Real-time scheduling for multi-core systems using cache partitioning techniques is done via two steps: it first captures the relationship between the task’s WCET and cache allocation by analysis or measurement as the WCET of a task depends on the number of cache partitions assigned to that task, and then develops a strategy that determines the number of cache partitions assigned to each task in the system, so that the task system is schedulable. Existing approaches typically adopt Mixed Integer Programming to find the optimal cache assignment. However, these methods incur a very high execution time complexity, and are therefore too inefficient to be practical \cite{33}.

Different from the above approaches based on cache partitioning techniques, we address the problem of task partitioning in the presence of shared cache interference. Our approach neither requires operating system modifications for page coloring nor hardware features for cache locking, which are not supported by most existing embedded processors.

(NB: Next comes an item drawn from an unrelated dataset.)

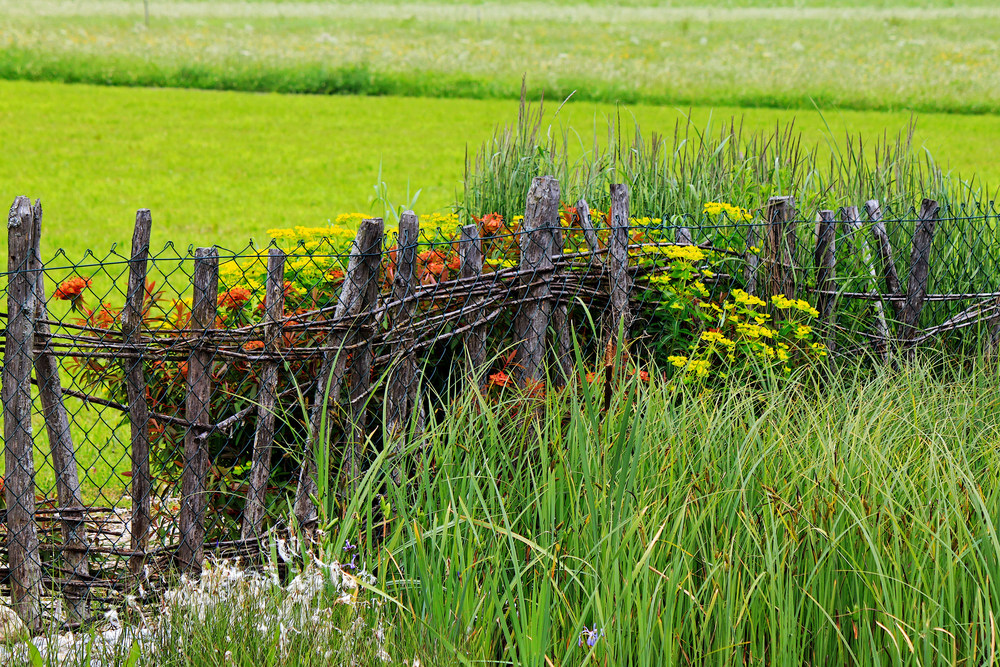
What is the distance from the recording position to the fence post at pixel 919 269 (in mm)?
4070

The most relevant to our work is \cite{31, 32}, which also addresses schedulability analysis for multi-core systems with shared caches. However, the work of \cite{31, 32} only considers global scheduling. In this paper, we consider another scheduling paradigm, namely partitioned scheduling, and propose CITTA, a cache interference-aware task partitioning algorithm. Our empirical evaluations show that CITTA outperforms global EDF scheduling in terms of task sets deemed schedulable.

### 3 System Model and Prerequisites

#### 3.1 System Model

**Task Model.** A taskset \( \tau \) comprises \( n \) periodic or sporadic real-time tasks \( \tau_1, \tau_2, ... \tau_n \). Each task \( \tau_k = (C_k, D_k, T_k) \in \tau \) is characterized by a worst-case computation time \( C_k \), a period or minimum inter-arrival time \( T_k \), and a relative deadline \( D_k \). All tasks are considered to be deadline constrained, i.e. the task relative deadline is less or equal to the task period: \( D_k \leq T_k \). We further assume that all those tasks are independent, i.e. they have no shared variables, no precedence constraints, and so on.

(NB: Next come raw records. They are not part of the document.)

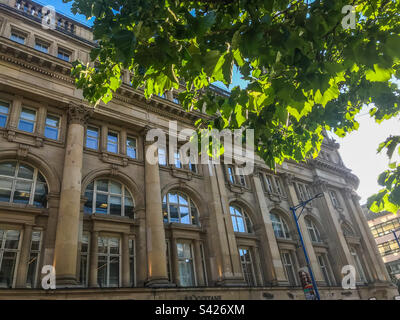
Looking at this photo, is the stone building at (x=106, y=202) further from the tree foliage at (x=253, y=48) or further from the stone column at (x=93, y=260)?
the tree foliage at (x=253, y=48)

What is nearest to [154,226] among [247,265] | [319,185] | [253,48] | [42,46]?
[247,265]

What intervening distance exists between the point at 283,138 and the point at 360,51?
158 inches

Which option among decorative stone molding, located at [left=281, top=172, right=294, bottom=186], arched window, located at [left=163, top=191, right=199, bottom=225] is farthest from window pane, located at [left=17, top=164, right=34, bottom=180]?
decorative stone molding, located at [left=281, top=172, right=294, bottom=186]

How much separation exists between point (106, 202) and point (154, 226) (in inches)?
126

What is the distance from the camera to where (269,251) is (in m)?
22.3

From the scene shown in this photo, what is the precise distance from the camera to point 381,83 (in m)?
4.69

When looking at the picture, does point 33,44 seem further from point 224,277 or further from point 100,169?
point 224,277

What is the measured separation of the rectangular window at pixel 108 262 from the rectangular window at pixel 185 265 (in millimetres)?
4083

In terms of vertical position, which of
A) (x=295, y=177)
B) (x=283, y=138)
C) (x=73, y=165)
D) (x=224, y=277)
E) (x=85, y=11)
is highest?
(x=295, y=177)

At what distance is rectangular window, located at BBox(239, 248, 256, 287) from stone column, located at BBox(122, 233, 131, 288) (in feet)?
30.0

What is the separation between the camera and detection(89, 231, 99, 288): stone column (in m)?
14.2

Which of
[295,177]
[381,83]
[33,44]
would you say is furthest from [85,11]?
[295,177]

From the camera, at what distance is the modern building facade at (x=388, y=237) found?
5600 cm

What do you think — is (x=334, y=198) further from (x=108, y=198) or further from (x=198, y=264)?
(x=108, y=198)
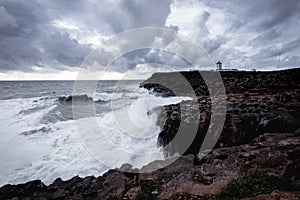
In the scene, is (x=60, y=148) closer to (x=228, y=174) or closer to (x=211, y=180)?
(x=211, y=180)

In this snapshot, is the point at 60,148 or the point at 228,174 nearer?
the point at 228,174

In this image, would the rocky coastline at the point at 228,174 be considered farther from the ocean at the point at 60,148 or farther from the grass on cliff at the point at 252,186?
the ocean at the point at 60,148

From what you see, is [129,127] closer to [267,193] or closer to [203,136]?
[203,136]

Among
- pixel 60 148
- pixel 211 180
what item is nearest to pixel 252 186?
pixel 211 180

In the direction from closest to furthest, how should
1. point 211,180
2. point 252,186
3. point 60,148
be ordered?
point 252,186 < point 211,180 < point 60,148

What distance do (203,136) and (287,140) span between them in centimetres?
293

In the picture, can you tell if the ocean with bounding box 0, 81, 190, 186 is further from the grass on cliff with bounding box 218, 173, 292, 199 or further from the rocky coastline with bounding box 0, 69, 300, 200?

A task \( \tau_k \) is a sequence of jobs \( J_k^j \), where \( j \) is the job index. We denote the arrival time, starting time, finishing time and absolute deadline of a job \( j \) as \( a_k^j, s_k^j, f_k^j \) and \( d_k^j \), respectively. Note that the goal of a real-time scheduling algorithm is to guarantee that each job will complete before its absolute deadline: \( f_k^j \leq d_k^j = a_k^j + D_k \).

As explained, it is difficult to accurately estimate \( C_k \) considering cache interference of other tasks executing concurrently. It should be pointed out that \( C_k \) in this paper refers to the WCET of task \( k \), assuming task \( k \) is the only task executing on the multi-core processor platform, i.e. any cache interference delays are not included in \( C_k \).

Since time measurement cannot be more precise than one tick of the system clock, all timing parameters and variables in this paper are assumed to be non-negative integer values.

Our system architecture consists of a multi-core processor with \( m \) identical cores onto which the individual tasks are scheduled.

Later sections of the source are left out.